The benefit of typing javascript is for the developer and not the compiler, therefore telling closure compiler that a variable is a type is to decrease the chance of mistakes. Closure compiler also is buggy and isn't as smart as we would like to think it is, sometimes you have to prod it into the right direction. It was a simplified example, something better would be:
/** @type {myType} */ var thing = function_that_returns_a_myType( );
The point is using comments for typing a language is messy and takes up far more space than required.
The type system in TypeScript isn't 'rigid'. It's both optional and structural. These combine to make it a heck of a lot more lightweight than something like C++ or Java.
The classes in TypeScript are a formalisation of a very common design pattern in Javascript, so obviously people do think it's useful. TypeScript takes the common practice and makes it more succinct. (Other than inheritance, which does seem a little un-JSy)
Perhaps you understand TypeScript better than I do. My rough understanding is that TypeScript is JavaScript with what's essentially inline JSDoc. The compiler is just there to give hints and warnings. Is this right?
You are entitled to your opinion but many developers disagree and want some more structure in the programming model. The very fact that many people are trying so hard to come up with some solution to JS means that there are significant problems worth fixing. If you don't see these problems or have them then that's great for you.

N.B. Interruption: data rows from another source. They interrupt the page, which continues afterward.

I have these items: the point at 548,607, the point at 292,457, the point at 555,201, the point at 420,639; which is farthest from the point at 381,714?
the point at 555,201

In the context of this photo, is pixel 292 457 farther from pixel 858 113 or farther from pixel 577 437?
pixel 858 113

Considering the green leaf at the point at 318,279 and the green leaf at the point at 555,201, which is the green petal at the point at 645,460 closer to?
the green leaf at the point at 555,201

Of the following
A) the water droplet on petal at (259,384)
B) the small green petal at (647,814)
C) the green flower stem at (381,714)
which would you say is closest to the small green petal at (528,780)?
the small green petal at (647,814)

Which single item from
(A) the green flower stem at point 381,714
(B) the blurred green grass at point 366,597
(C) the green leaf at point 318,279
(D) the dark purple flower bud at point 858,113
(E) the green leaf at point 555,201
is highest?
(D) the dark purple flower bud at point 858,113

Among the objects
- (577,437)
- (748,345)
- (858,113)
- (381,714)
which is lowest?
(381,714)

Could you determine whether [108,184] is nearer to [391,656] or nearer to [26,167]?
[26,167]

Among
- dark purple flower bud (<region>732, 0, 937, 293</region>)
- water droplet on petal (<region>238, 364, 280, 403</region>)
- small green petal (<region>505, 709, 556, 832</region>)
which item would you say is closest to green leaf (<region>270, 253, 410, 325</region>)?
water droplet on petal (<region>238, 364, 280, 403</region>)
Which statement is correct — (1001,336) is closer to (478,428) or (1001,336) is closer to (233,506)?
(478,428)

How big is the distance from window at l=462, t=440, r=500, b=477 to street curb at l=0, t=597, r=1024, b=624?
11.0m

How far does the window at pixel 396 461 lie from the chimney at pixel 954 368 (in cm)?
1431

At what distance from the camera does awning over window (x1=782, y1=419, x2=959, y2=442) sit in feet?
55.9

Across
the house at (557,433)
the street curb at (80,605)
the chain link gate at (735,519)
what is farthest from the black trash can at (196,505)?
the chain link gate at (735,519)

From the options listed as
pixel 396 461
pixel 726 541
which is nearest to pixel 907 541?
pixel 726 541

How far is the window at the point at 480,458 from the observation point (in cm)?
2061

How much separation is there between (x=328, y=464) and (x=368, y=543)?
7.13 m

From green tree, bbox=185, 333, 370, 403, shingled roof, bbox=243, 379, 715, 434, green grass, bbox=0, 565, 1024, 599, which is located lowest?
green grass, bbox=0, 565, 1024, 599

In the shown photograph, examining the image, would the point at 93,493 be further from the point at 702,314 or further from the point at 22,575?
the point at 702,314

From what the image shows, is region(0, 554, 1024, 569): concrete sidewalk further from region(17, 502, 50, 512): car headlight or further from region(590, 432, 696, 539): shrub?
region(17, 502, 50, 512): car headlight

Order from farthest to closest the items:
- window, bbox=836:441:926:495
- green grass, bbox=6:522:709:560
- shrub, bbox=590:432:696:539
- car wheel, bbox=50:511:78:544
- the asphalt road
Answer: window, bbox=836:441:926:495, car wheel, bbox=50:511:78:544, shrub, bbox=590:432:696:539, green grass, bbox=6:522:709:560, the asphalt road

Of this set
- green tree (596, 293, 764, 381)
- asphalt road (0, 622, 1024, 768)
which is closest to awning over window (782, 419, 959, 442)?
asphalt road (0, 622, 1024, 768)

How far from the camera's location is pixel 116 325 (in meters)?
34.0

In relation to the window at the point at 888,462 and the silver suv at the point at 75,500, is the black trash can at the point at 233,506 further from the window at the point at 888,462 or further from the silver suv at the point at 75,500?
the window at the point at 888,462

To preface, let's say that "application-scale" means something like the following: your server outputs a single html file that only contains references to js files and css (i.e., the minimum to get the app to work right), from then on all data operations are ajax calls to a server side API, while the entire state of the app, all UI/markup components included, is maintained via JS.
I've worked on a couple of these applications, they almost always end up having some fake-class system that provides mechanisms for encapsulation, code sharing, and namespacing. There's often almost a hundred of these fake classes defined with thousands of instances living in memory. I grant you that you can use things like the module pattern to accomplish those requirements -- in fact, if you couldn't, then I wouldn't be here talking about it because I'd be writing Java applets instead. But the lack of having static typing to catch simple errors and enabling basic refactoring tools (like renaming something without having to use a regular expression which took 2 hours to "perfect", or simply switching argument orders, etc) was the absolute worst. I've spent countless hours debugging problems that occurred because something like a string was accidentally passed when an array was expected, and only having the actual runtime error occur 50 function calls later because something like "cat"[0] was working fine up to that point. Static typing would have caught that before I even ran the app.

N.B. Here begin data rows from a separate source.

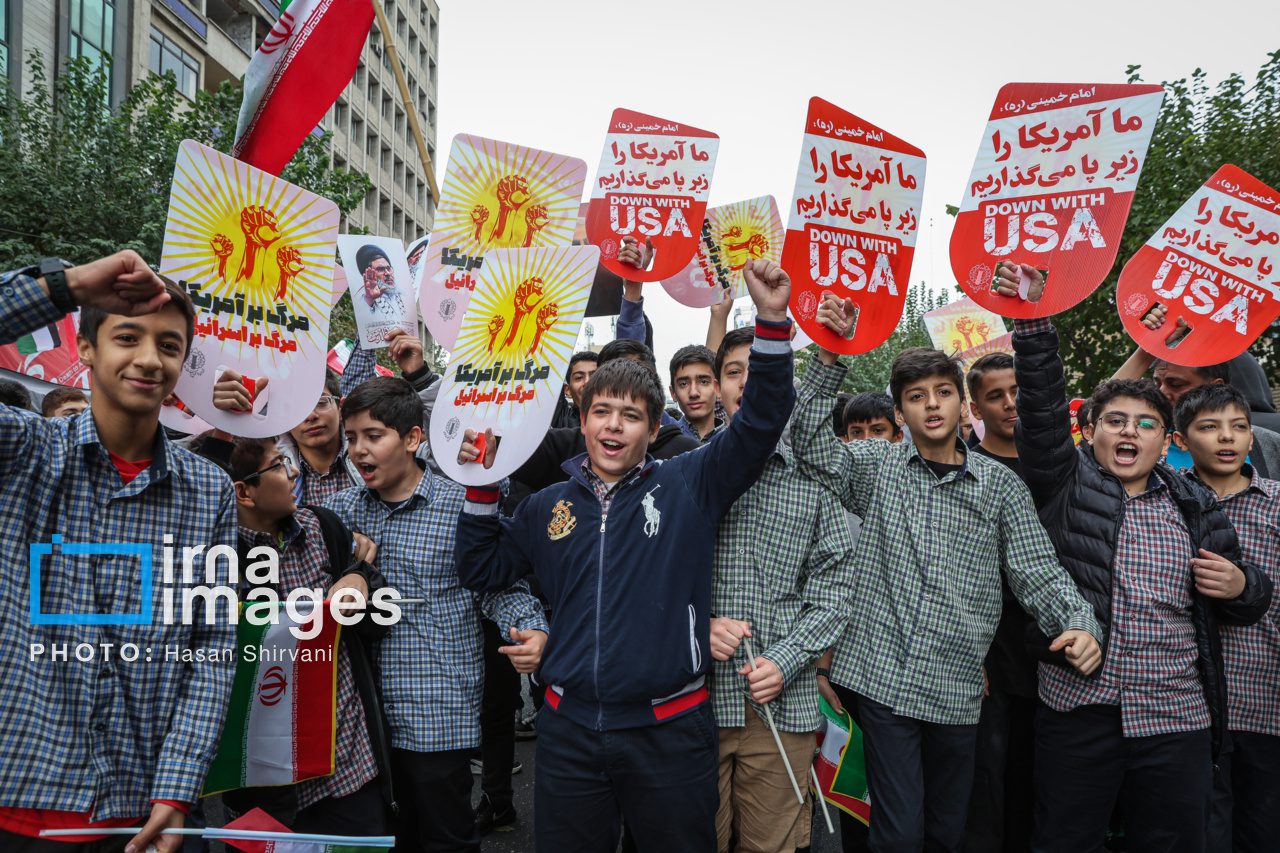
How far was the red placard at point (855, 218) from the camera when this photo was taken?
2928mm

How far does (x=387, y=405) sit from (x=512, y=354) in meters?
0.56

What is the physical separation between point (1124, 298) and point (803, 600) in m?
2.13

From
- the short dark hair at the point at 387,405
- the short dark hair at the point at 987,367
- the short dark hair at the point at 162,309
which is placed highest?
the short dark hair at the point at 987,367

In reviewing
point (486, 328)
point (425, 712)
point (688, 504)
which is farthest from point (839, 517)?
point (425, 712)

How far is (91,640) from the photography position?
1904 millimetres

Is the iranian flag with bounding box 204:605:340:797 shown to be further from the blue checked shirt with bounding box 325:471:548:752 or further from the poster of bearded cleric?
the poster of bearded cleric

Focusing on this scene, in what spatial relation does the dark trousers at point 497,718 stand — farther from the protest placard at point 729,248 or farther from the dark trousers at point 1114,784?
the protest placard at point 729,248

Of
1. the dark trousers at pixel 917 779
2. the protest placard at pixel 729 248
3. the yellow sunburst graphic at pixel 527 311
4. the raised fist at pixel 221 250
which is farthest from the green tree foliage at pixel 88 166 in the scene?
the dark trousers at pixel 917 779

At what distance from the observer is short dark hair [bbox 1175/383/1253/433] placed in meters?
3.22

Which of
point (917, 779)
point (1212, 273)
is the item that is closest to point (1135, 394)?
point (1212, 273)

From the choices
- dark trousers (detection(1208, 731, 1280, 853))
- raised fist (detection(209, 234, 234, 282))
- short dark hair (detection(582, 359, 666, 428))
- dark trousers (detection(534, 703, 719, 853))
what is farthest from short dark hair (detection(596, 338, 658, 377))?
dark trousers (detection(1208, 731, 1280, 853))

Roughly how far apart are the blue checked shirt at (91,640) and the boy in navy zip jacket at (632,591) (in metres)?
0.82

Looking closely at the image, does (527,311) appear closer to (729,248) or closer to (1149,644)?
(1149,644)

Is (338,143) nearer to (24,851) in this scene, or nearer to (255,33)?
(255,33)
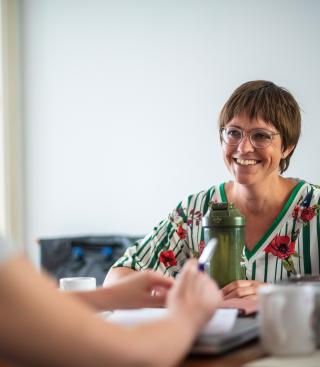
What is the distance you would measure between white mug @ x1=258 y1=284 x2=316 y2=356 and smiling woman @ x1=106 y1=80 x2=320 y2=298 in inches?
46.2

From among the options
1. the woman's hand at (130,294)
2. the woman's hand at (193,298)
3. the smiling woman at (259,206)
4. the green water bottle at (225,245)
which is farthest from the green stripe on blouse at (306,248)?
the woman's hand at (193,298)

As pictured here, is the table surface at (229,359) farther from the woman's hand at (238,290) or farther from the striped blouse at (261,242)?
the striped blouse at (261,242)

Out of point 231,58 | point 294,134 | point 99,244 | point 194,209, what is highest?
point 231,58

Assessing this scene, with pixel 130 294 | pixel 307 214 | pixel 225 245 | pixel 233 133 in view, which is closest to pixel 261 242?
pixel 307 214

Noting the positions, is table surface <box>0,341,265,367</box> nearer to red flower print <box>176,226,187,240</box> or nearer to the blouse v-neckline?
the blouse v-neckline

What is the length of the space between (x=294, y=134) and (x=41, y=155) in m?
2.95

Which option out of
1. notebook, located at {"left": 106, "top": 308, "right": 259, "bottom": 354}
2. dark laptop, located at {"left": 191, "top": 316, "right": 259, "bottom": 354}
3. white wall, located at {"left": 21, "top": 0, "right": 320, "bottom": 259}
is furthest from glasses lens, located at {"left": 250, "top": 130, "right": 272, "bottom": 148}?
white wall, located at {"left": 21, "top": 0, "right": 320, "bottom": 259}

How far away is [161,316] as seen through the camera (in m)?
1.27

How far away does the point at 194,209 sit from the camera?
253cm

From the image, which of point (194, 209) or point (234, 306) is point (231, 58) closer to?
point (194, 209)

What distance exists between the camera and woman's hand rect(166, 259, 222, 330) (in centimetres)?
103

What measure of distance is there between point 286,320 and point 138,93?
12.5 ft

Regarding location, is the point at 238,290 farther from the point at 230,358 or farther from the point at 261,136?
the point at 261,136

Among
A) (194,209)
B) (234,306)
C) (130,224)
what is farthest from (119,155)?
(234,306)
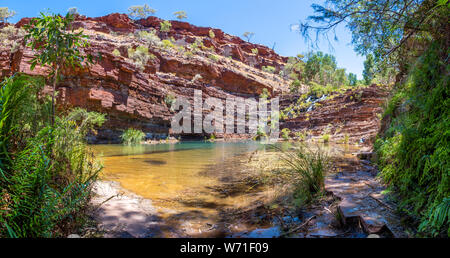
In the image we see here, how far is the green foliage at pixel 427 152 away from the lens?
1653 mm

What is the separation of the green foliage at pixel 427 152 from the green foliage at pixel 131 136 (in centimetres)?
2114

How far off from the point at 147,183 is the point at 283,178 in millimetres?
2730

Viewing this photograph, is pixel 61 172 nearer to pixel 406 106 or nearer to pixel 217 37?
pixel 406 106

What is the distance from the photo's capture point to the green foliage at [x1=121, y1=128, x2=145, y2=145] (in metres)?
20.9

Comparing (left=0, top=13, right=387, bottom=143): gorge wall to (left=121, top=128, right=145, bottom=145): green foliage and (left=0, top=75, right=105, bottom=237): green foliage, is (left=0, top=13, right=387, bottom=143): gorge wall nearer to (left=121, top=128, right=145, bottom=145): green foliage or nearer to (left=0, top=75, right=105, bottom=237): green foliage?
(left=121, top=128, right=145, bottom=145): green foliage

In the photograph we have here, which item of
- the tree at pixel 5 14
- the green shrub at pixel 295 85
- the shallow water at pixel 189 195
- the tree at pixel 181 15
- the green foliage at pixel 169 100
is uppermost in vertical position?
the tree at pixel 181 15

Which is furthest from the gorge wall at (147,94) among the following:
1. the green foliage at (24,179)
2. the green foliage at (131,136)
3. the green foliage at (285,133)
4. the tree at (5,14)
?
the tree at (5,14)

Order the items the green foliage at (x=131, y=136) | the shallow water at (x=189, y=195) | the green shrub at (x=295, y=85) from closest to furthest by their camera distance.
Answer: the shallow water at (x=189, y=195) < the green foliage at (x=131, y=136) < the green shrub at (x=295, y=85)

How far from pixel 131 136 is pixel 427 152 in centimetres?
2233

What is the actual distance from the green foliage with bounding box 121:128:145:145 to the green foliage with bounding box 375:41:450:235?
21.1 m

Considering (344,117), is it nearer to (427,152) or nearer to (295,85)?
(295,85)

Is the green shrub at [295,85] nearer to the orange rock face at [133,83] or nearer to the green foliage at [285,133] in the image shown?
the orange rock face at [133,83]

Anyway, these types of apps perhaps aren't as common as websites, but they exist and therefore there is a need for statically typed languages for the browser.
I don't think of lack of strong typing or OO features as a bug either. I think Typescript's approach of optional features added to javascript provides even more flexibility. You can choose specifically if you want strong typing or not, or you can choose to use classes if you think it's the best approach for the current project. I don't think typescript is trying to remove the options that javascript already has, otherwise they would have gone the way of coffeescript or dart. Typescript, to use the common metaphor, simply extends your toolbelt to let you pick what you want for what you need.

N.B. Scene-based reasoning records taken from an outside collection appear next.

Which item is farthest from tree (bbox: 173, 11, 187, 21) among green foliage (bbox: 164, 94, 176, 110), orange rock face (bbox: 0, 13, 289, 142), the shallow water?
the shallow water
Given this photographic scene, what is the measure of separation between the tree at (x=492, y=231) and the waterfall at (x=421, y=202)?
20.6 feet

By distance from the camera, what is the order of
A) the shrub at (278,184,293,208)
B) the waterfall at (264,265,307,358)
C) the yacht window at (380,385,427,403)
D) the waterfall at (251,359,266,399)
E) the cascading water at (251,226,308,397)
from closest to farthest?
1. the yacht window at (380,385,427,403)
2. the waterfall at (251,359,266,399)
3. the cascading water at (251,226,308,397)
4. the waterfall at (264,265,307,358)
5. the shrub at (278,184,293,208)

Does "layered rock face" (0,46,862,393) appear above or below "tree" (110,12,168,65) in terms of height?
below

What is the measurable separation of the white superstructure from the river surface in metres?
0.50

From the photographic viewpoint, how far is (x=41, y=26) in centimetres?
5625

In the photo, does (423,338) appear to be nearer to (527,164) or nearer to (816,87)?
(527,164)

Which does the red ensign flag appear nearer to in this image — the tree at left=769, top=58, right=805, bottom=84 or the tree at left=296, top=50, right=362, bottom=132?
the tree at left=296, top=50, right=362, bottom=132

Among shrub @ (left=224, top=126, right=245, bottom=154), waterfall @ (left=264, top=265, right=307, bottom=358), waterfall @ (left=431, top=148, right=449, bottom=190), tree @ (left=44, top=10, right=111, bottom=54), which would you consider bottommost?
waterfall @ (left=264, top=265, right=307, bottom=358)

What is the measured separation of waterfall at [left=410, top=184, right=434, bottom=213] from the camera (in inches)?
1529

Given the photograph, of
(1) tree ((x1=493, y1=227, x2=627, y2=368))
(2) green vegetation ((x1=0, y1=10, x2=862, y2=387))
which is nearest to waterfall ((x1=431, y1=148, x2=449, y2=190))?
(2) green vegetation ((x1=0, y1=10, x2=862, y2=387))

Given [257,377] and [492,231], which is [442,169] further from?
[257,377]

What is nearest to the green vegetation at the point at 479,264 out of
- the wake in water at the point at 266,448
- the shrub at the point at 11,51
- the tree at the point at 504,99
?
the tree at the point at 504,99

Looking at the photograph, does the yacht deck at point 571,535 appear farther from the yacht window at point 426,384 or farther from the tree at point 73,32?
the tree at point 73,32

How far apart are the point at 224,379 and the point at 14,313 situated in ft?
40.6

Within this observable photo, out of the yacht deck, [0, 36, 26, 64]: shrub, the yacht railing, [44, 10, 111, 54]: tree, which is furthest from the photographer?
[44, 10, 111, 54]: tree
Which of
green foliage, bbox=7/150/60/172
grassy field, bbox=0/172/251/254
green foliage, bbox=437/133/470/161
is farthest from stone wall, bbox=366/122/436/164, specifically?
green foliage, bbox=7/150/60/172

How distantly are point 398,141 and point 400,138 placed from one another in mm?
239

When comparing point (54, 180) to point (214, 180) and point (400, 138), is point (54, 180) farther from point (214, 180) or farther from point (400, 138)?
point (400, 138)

1. TypeScript is an answer to the poor state of JavaScript development today and an attempt to get more structure into it. There are other answers as well, and it can be discussed on properties of each of them, but they are competing in the same domain.
2. Since state of JavaScript is as it is, it is obvious that there is a lot of potential benefit in being a leader of the technology in that domain. Regarding that, it is kind of answer to forces that are trying to ensure domination in that domain for the future.